International career
- Years: Team / Apps / (Points)
- Canada / 21 / (0)

= Sara Svoboda =

Canadian rugby union player

Sara Svoboda (born 3 February 1995) is a Canadian rugby union player. She plays in the Back row for Canada and Loughborough Lightning.

== Rugby career ==
Svoboda graduated from Centennial Secondary School. Her rugby career began with the Belleville Bulldogs minis program, she also progressed through their junior and senior ranks. She was a member of the U20 Canada team in the 2013 Nations Cup.

She represented McMaster University in Hamilton where she was studying kinesiology.

Svoboda competed for Canada at the delayed 2021 Rugby World Cup in New Zealand. She featured in the semifinal loss to England, and started in the third place final against France.
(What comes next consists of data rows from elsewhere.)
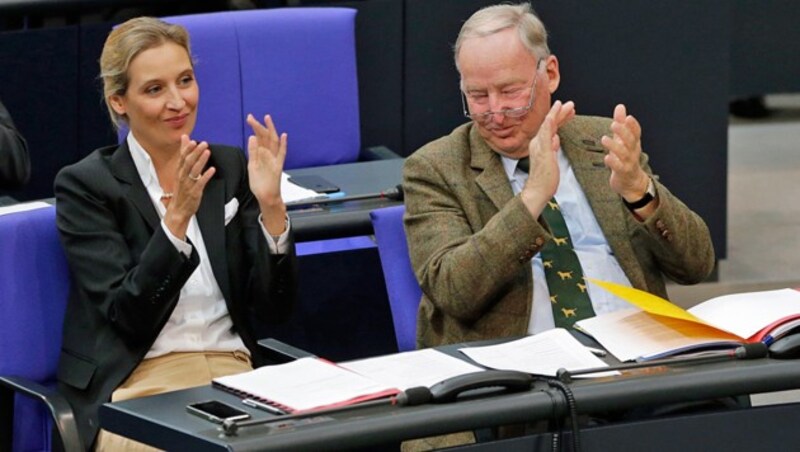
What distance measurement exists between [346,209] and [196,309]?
37.5 inches

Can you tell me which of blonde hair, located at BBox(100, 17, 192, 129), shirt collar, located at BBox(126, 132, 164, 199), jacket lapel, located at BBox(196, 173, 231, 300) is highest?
blonde hair, located at BBox(100, 17, 192, 129)

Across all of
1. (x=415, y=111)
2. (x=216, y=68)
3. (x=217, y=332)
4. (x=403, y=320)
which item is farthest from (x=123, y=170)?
(x=415, y=111)

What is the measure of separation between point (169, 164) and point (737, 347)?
1423mm

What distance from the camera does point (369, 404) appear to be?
286 centimetres

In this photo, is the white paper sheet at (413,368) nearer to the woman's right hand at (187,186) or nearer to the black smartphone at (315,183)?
the woman's right hand at (187,186)

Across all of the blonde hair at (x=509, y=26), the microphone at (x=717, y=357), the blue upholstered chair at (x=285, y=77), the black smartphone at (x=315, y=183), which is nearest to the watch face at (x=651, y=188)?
the blonde hair at (x=509, y=26)

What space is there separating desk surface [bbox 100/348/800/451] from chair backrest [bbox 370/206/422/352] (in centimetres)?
89

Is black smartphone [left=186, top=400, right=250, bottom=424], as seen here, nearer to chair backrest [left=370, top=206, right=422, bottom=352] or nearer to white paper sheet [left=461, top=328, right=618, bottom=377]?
white paper sheet [left=461, top=328, right=618, bottom=377]

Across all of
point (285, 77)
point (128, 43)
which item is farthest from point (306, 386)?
point (285, 77)

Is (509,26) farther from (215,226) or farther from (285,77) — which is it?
(285,77)

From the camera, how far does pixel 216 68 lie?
5.37 meters

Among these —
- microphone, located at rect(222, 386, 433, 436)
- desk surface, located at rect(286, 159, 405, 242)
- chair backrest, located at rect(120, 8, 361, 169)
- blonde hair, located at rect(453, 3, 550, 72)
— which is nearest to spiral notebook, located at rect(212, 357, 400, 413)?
microphone, located at rect(222, 386, 433, 436)

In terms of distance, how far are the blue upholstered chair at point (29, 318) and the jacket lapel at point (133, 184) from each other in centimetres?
18

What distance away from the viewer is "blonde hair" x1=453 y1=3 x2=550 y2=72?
3.81 metres
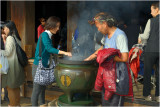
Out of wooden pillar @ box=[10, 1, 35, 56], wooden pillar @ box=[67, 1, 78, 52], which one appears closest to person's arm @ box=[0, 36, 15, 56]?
wooden pillar @ box=[10, 1, 35, 56]

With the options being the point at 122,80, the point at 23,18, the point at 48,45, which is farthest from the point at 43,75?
the point at 23,18

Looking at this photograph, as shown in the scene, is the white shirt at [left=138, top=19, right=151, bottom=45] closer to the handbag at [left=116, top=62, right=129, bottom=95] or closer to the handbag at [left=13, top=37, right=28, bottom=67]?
the handbag at [left=116, top=62, right=129, bottom=95]

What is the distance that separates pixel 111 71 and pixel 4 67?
8.31 feet

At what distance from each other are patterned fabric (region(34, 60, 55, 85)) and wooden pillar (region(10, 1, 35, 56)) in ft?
8.02

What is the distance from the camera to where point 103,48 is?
138 inches

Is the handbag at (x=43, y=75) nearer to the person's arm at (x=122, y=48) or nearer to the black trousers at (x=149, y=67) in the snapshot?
the person's arm at (x=122, y=48)

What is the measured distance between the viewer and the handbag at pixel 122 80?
9.89 feet

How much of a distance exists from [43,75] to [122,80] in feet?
5.54

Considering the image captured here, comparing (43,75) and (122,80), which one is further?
(43,75)

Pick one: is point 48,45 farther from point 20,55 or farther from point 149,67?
point 149,67

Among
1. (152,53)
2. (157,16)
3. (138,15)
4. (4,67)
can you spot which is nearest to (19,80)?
(4,67)

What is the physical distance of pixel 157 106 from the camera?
4.02 m

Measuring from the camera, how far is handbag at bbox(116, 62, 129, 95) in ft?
9.89

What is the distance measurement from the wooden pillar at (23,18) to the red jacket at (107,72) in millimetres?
3736
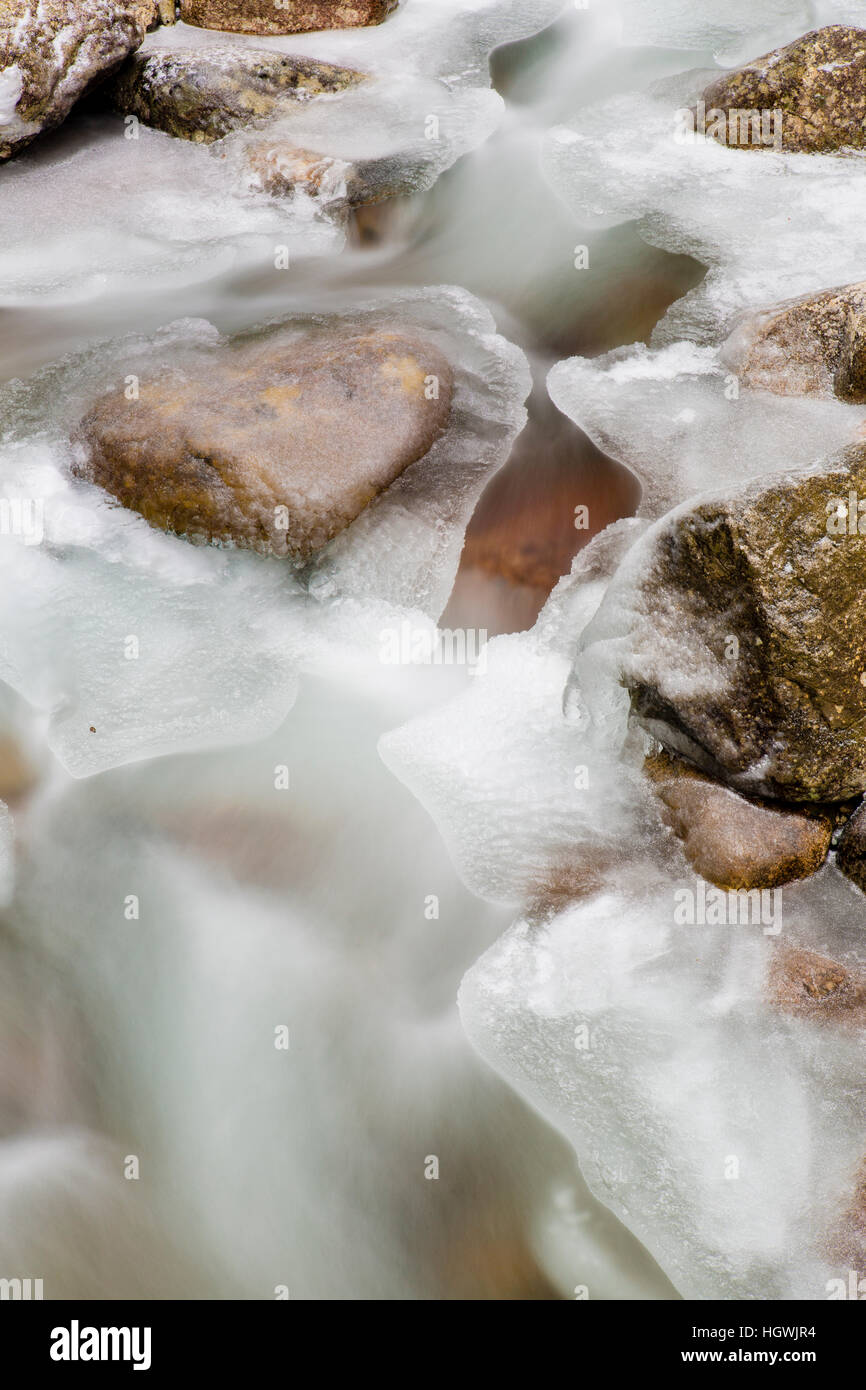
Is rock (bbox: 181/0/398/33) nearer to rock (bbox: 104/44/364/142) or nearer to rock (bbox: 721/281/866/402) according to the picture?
rock (bbox: 104/44/364/142)

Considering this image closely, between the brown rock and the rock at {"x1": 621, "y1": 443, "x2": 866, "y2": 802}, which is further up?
the rock at {"x1": 621, "y1": 443, "x2": 866, "y2": 802}

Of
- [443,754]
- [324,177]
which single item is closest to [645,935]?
[443,754]

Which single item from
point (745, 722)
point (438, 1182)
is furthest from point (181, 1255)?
point (745, 722)

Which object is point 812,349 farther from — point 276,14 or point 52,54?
point 276,14

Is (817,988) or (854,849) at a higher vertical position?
(854,849)

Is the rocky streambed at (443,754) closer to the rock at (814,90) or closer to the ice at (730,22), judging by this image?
the rock at (814,90)

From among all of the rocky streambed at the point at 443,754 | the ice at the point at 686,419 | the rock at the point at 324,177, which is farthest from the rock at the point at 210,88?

In 2023, She was named in Canada's squad for their test against the Springbok women and for the Pacific Four Series. She scored a try in Canada's 66–7 victory over South Africa in Madrid, Spain.

== Personal life ==
Svoboda's father, Paul, captained the Canadian Cougars rugby league team that played the US in 1993. Her uncle Karl Svoboda played and captained Canada's Men's Team from 1985 to 1995, including at the first three Rugby World Cups. Her twin sister, Katie, is also capped for the senior women's team having made her debut in 2016, while her younger sister Tia is an up-and-coming player.